I've suppressed emotions and learned not to care
Changed my body, changed my hair
Sweet Courtney is listening and partly still here
But the new girl is in control and I have no plans of going anywhere

Friday, August 23, 2013

Closure Pt. 1

I'm so tired of spilling tears of hate
Tired of bashing down the doors of fate
My life is now destructing at an incredible rate

Where the hell have I gone?
To understand that -- it starts with where I've been
I swear I've been through so much shit with them

How could you like me so much but lie so much?
How could the devil have such a tender touch?
How could you work so hard just to give it all up?
Why did I finally stop giving a fuck?

All I can ask is to stop calling me with the lies
Don't speak that shit while looking into my eyes
Save your apologies and temporary goodbyes
I'll allow you to be the man and keep your pride
Because I'm done

To be continued . . . .

Wednesday, July 24, 2013

Live Your Life (2010)

As I was updating my Facebook page which I haven't changed since early 2009, I was looking through how the old Courtney used to be.  Granted I had much ratchetivity about myself including what I decided was appropriate to define myself by and even how I typed, adding extra letters to words and whatnot.  But I came across a poem I had wrote and despite my slightly too hood ways I realized my heart was still in the same place.  So despite the mess I seemed to act like it didn't define who I really was. Which sums up the purpose of this last paragraph -- what you post, the way you type, and the folkways we break don't define who we really are.  So next time you're judging someone just based off of what they post on a social network, realize that everything you post isn't always a direct reflection of you.  But that doesn't mean be completely reckless -- people will judge anyway. Sucks but we can only change society one person at a time.

But here goes that poem:

Life is way too short to be bulllshiting around
Live your life with a smile, never a frown
Live with love in your heart and happiness in your mind
Cause life is lovely and death is never kind

Young man died yesterday, gunshot to the head
He died that night but souls were also dead
Tears filling the canal surrounding my soul
You'll be here one minute and the next you'll be gone

9 year old girl died of AIDS yesterday
You'd never think of a child dying that way
Lived with God in her heart but still had to go
You could leave this world any time, you'll never know

This lady lived life with a burning inferno beating in her chest
Had a form of cancer living in her breast
Cried straight for a week, misery on her mind
But learned to live life to the the fullest cause death is never kind

So many of us take life for granted . . .

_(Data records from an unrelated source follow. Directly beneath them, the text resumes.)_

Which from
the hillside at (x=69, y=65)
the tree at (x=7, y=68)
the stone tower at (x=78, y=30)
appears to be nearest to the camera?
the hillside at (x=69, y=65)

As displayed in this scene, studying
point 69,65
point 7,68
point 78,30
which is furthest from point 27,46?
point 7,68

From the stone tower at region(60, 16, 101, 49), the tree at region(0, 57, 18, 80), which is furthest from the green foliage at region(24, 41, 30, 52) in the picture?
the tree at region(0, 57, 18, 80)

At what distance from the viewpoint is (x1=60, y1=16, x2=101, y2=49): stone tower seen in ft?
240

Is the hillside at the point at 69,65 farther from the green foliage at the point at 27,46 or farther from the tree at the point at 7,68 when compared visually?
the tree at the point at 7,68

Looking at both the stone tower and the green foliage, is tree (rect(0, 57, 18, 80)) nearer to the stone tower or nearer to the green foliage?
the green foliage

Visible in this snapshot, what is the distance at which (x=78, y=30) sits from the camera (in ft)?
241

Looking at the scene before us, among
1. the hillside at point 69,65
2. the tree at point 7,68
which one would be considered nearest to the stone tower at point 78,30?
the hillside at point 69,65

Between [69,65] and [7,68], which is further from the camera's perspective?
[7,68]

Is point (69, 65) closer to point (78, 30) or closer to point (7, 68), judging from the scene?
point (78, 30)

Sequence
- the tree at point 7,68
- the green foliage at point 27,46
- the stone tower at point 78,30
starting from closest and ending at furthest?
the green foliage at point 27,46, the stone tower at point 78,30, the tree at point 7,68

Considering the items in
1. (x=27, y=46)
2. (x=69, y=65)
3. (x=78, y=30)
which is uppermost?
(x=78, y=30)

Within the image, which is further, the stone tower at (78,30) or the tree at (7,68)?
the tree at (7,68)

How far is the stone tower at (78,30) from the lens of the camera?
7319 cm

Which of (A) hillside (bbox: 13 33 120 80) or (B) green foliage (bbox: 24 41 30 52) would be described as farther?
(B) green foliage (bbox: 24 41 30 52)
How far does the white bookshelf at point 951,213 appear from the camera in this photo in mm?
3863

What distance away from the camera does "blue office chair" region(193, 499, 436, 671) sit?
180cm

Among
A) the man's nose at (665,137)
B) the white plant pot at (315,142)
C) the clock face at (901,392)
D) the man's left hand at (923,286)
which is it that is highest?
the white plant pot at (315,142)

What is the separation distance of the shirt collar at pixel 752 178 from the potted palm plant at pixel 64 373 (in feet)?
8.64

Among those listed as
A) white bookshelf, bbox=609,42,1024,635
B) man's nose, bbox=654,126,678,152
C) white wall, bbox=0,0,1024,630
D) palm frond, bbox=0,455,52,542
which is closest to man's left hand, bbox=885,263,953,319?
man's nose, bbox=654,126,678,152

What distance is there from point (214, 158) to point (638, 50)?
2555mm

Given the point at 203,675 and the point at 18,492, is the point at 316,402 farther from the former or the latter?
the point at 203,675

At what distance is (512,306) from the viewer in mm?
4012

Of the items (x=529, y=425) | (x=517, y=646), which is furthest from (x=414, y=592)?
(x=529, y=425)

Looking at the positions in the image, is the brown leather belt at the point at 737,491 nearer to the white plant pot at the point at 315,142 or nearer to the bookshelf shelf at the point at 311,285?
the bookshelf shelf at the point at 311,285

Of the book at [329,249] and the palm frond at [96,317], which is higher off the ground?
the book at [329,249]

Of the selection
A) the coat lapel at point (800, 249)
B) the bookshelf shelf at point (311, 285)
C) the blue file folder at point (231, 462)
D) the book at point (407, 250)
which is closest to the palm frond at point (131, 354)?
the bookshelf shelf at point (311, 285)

Rest in Peace to all my Trayvons, my Shelias, my Hakeems, my Jaelas, my God's angels . .

Sunday, July 7, 2013

July.

Vacant 'I love you's
'I miss you's full of misread emotion

I miss you. I love you. I miss you. I love you.
I'm over you.

Friday, May 24, 2013

Walls - Random Thought 05/24/2013

Walls.

We build them up to block the pain and harm that we no longer want to experience.  We use them to protect us from all that unwanted hurt that people seem to feel we rightfully deserve.  But what about when those same walls start to block out happiness and joy.  What do we do when those walls are so high that we can't distinguish the difference between genuine care and false love because we won't even allow ourselves to peek over and even take a glance?

Surely these walls can protect us from everything we fear but they can also stop us from obtaining everything we've ever desired.